EXERCISE REQUIREMENTS:
1) Reproduce the part of the blog post that begins with "Here’s where it" and stops after "the business end.".
2) List the ages of the writer's children as given in the blog post.
3) Pick up the blog post after its last sentence and write what comes next.

EXCERPTED TEXT:
════

SINS OF OMISSION…the sneaky foe
I started blogging in July and it’s been relatively easy up to now. I was blessed with a thirst for life and I think you can tell from my articles that I had a wonderful childhood, an exciting school and work record and a good marriage that produced three precious children. It has been a joy to remember and record the events of those days. So far I have posted an eclectic collection of thoughts that have taken me from my birth to about age 40.
Here’s where it gets difficult for me to continue. To capsulate: it is now 1973. I am married with 3 children (2 boys and a girl), ages 14, 13 & 12. Ten years earlier we moved from New York City to a small town in upstate New York. Dick’s health was too rocky for him to continue his life as a traveling photographer and he now is a Real Estate Broker and we run the office out of our home. I sell property also and manage the business end.
We never returned to the heavy socializing that we had done in the city, but we always retained our night-time ritual of cocktails before dinner. Without realizing it this had become of major importance to me. Our life was not easy, especially financially, and I found that a few drinks helped me to cope. I ran the household and our small business, made the meals, attended school functions and did whatever was required of me, but it was always with the aid of the anesthetic called alcohol.

════

Recorded data
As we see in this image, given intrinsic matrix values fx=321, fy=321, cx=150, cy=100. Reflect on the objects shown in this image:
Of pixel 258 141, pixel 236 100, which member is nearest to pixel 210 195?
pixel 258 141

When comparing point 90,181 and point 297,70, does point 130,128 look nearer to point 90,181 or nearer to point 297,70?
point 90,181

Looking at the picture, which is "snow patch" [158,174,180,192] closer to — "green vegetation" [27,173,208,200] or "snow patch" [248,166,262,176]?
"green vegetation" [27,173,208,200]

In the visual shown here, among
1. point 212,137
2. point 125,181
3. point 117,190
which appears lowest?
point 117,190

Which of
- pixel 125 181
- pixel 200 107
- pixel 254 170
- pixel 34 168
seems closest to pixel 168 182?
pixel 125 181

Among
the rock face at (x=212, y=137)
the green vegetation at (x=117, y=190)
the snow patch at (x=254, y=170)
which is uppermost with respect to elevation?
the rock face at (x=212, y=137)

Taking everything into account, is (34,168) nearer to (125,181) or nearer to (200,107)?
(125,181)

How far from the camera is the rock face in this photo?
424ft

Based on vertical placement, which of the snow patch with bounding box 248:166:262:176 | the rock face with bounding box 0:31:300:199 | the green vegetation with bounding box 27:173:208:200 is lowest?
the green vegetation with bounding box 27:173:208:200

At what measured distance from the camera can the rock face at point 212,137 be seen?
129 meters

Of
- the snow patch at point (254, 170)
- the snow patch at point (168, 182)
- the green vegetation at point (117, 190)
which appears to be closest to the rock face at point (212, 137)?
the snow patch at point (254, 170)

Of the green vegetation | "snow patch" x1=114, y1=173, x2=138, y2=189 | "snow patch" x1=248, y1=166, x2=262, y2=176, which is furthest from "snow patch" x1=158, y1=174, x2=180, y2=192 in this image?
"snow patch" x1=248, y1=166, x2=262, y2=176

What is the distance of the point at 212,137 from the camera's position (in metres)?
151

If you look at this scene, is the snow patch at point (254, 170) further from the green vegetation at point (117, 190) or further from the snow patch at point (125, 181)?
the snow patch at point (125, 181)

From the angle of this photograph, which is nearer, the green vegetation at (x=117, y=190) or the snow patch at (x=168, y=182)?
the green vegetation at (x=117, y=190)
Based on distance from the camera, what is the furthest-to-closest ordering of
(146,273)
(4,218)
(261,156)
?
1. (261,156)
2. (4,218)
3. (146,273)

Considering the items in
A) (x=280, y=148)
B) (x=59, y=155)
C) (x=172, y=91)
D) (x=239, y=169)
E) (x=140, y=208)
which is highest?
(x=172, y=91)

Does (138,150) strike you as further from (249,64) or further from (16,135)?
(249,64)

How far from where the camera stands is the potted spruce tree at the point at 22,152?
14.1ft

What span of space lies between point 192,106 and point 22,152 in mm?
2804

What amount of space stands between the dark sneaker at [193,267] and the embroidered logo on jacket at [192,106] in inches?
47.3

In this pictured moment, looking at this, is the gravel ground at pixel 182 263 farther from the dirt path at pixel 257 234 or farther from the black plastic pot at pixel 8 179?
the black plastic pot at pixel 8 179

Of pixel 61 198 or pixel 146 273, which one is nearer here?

════

SET OF ANSWERS:
1)
Here’s where it gets difficult for me to continue. To capsulate: it is now 1973. I am married with 3 children (2 boys and a girl), ages 14, 13 & 12. Ten years earlier we moved from New York City to a small town in upstate New York. Dick’s health was too rocky for him to continue his life as a traveling photographer and he now is a Real Estate Broker and we run the office out of our home. I sell property also and manage the business end.

2) 14, 13 and 12

3)
I use the word “anesthetic” because that’s exactly what it did to me…it separated me from reality. I can look at photographs, or talk to my children about that time in our lives and it jolts my memory...but they are usually cloudy and distorted images. This is how alcohol affected me and it was so subtle and cunning that I didn’t even realize what was happening. For the next 16 years I was, as they say in AA, a “functioning alcoholic”.
When I look back upon those years I don’t beat myself up because of what I did. It’s what I DIDN’T DO that saddens me. I didn’t provide my children with emotional security, I didn’t give my husband the love and devotion that he so rightly deserved and I didn’t have the courage to face life head on.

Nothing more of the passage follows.